## Given exercise
Copy the items from the line that has "Recorded camera intrinsics: fx=952, fy=952, cx=224, cy=160." through the line that has "Answer: coot's tail", renaming "camera distance" to "distance from the camera" and leaving everything else unchanged. Leave the pictures out of the answer.

::: Exercise data :::

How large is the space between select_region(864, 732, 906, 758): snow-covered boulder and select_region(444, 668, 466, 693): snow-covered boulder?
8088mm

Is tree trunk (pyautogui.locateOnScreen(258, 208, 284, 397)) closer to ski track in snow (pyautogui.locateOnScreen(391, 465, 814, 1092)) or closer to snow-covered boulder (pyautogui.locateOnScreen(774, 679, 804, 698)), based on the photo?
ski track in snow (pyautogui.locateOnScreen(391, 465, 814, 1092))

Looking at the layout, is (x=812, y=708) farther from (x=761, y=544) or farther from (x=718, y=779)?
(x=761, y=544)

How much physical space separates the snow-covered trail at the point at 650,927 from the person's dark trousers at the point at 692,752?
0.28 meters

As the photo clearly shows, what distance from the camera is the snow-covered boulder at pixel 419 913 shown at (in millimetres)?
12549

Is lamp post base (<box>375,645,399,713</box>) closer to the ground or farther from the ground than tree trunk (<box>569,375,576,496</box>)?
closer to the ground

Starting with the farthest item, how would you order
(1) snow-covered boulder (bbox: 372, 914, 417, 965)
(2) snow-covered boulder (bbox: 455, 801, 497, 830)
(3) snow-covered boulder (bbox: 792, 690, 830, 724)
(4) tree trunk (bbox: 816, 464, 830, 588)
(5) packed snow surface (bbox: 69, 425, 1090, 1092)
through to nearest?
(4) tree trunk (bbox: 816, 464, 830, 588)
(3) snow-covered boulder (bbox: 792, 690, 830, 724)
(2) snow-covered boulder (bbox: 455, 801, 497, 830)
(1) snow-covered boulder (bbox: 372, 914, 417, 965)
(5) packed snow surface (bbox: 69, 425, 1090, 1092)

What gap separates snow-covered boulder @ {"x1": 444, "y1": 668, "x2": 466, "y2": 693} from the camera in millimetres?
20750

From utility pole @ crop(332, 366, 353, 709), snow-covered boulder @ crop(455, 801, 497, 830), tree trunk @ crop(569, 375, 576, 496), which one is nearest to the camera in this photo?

:::
::: Exercise data :::

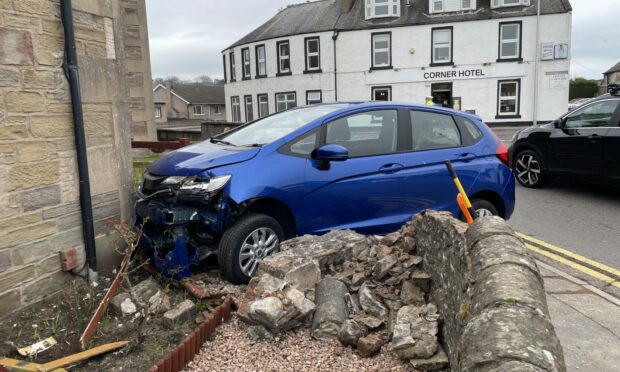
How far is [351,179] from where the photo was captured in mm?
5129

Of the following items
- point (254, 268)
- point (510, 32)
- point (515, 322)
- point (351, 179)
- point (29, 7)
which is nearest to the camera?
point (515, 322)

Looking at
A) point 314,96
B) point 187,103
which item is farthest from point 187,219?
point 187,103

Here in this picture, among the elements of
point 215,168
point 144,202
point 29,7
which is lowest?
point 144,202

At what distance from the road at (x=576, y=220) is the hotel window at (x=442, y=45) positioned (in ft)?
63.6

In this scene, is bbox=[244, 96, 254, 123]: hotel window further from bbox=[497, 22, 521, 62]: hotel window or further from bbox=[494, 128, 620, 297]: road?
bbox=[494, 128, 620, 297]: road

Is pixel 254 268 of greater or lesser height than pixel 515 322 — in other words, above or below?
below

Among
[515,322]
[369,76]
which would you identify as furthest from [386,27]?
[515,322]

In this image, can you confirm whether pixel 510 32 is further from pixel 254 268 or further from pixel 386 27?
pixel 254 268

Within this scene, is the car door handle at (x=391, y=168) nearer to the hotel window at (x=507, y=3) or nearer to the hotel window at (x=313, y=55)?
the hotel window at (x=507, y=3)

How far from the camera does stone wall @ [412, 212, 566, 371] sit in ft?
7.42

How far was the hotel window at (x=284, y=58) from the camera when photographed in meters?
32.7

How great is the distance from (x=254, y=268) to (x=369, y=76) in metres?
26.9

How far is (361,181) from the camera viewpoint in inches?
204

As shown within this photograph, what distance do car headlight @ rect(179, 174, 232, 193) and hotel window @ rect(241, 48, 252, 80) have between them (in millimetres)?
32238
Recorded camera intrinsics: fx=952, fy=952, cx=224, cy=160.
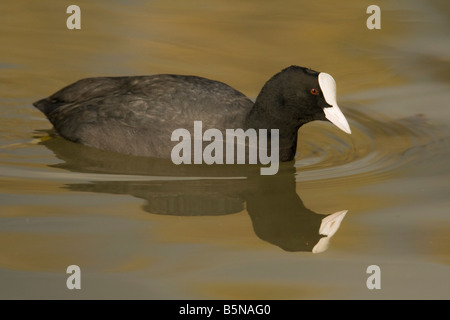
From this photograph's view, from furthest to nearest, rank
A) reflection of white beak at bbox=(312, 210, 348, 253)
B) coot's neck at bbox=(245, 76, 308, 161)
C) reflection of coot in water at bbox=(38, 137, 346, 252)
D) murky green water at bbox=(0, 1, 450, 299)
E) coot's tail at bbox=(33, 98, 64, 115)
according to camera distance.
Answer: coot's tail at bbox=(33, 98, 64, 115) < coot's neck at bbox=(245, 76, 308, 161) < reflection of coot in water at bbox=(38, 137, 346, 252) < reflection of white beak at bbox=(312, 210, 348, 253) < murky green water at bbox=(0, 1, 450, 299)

:::

## Written reply
Recorded camera intrinsics: fx=952, fy=952, cx=224, cy=160.
From this photograph's view, from furthest to nearest, rank
A) reflection of white beak at bbox=(312, 210, 348, 253)
B) coot's neck at bbox=(245, 76, 308, 161)
C) reflection of coot in water at bbox=(38, 137, 346, 252)
D) murky green water at bbox=(0, 1, 450, 299)
E) coot's tail at bbox=(33, 98, 64, 115)
according to distance from the camera.
Answer: coot's tail at bbox=(33, 98, 64, 115) < coot's neck at bbox=(245, 76, 308, 161) < reflection of coot in water at bbox=(38, 137, 346, 252) < reflection of white beak at bbox=(312, 210, 348, 253) < murky green water at bbox=(0, 1, 450, 299)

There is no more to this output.